Таля - в палисаднике, одна, никого. Сейчас под луной почти черны железные листья сирени; ветви сирени согнулись от тяжести цветов: цвести тяжело, и самое главное - это цвести. Таля сгибается - лицом в холодные цветы, лицо у ней мокрое и мокрая сирень в росе. Там - еще ниже, на железном, чуть согнутом и связанном паутиною листке - окукленное, мертвое тельце Rhopalocera. От этого неподвижного тельца, как от крошечного камня в воде, быстрые, дрожащие круги бегут все шире, все огромней; глаза у Тали стоят, открытые настежь, как двери в доме, где мертвый, и она в первый раз ясно, вся, видит: другое тоже неподвижное тело, согнутые пальцы - один желтый от папиросного дыма. И это немыслимо, невероятно - и что-то надо, что-то надо скорее, больше нельзя стоять так и слушать длинные песьи вой.

В избе. Хозяйка, взгромоздившись на табурет, зажигает перед образом лампадку, ее поднятые вверх руки - в красном вспыхивают, потухают. Самый простой избяной запах - печеного хлеба, но от этого... от этого...

- Тимофевна, милая, я не могу... ну, вот - как же, ну, как же? Вот завтра - трава и солнце, и все кругом возьмут хлеб и будут есть - а он? а он?

- Что ж, дитенок, живы-здоровы будем - все, Бог даст, помрем. И ты помрешь - ты что же думаешь? А час раньше, час позже - все едино.

Но, может быть, прав Куковеров, одно и то же - минута и год, и иногда час - это вся жизнь. Белая, в вздрагивающем красном свете видна Таля на лавке; глаза стоят все так же - широко распахнутые настежь; руки между колен. Минута, час, год.

Встает, быстро, в лихорадке - перед зеркалом. Тяжелые, согнутые тяжестью цветов ресницы и тень. Вытереть лицо чем-нибудь мокрым полотенцем, чтобы не видно было следов; теперь пальто...

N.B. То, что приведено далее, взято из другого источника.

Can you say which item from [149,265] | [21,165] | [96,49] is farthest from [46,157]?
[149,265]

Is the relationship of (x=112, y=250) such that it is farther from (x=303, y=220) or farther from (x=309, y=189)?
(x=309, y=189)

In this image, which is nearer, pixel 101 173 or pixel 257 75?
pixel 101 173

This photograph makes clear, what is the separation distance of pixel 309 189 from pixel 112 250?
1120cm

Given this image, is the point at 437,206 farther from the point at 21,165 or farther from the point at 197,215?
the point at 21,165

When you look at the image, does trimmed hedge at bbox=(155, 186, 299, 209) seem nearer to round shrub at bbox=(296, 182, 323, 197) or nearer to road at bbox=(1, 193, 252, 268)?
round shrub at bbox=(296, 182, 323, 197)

- Да ты что - ай спятила? Да тебя на улице сейчас зацапают - п поминай как звали!

- А может, я и хочу - чтоб сцапали? Белая под луною пыль. Над забором черная, острая ветка в небе. От наваленной камнями тишины воют собаки. Знакомое крылечко: столбики с перехватом, на ступенях часовой, винтовка между колен, сидит так же, как вчера сидел тот, келбуйский - и, может быть, он дремлет? Таля делает еще один шаг.

Часовой вскочил, глаза разинуты, как рот - орет ртом, вытаращенными глазами:

- Куды, куды прешь? Кэ-эк вот чучкну по башке прикладом, так... Приказа не знаешь - дома сидеть?

Но в руках у нее ничего нет, чуть пригнула голову, загородилась пустыми руками. Рябое под глиняным картузом лицо - разглаживается, затихло. Не спуская глаз - а вдруг... мало ли что? - часовой стучит в окошко, темным крестом вырезан переплет рамы в красном свете, и должно быть там сейчас...

Выходит на крыльцо другой в глиняной рубахе - тысячный, муравей, винтовка. Часовой говорит ему:

- Вот что: постой пока тутя, а я эту - к начальству представлю.

Собаки, луна, пыль. С выгона - полный, горький ветер, сохнут губы.

- Эх, кобели-то развылись... Скучают... Ты... тебя как зовут-то?

- Наталья.

- Во-от. черт! У меня жена - Наталья, ну, скаж-жи бы, пожалуйста! Эй, эй, под ноги-то гляди: корова наложила - ножки измажешь... Тут у них коровищи - ух! Тут за фунт гвоздей... Места - вообще! Ты что же - соль, что ли, сюда привезла менять или материю?

- Нет, я тут приехала ребят учить - в училище.

- Господи! Так ты ему - прямо: так и так, ребят, мол, учу. Ничего не будет, право слово. Ты - не бойсь, хоть он и...

- Я не боюсь.

И - дверь открыта, дыхание - стиснутое, сквозь какую-то тончайшую щелочку между зубов. В раме - в колеблющемся круге свечи - навсегда это лицо, заряженные глаза, острия скул и губы: нет губ, нет розовой полосы нет и не будет никогда слов.

Молча, глазами. Потом вдруг у него разрез рта - не там, а гораздо выше, и верхняя губа очень короткая. Слова:

- Приказ знали?

- Знала.

- Так зачем же?

- Чтоб меня привели к вам.

Свеча, нагорая, трещит, от скул - тени. На столе, на бумагах револьвер, и два дула - глаза.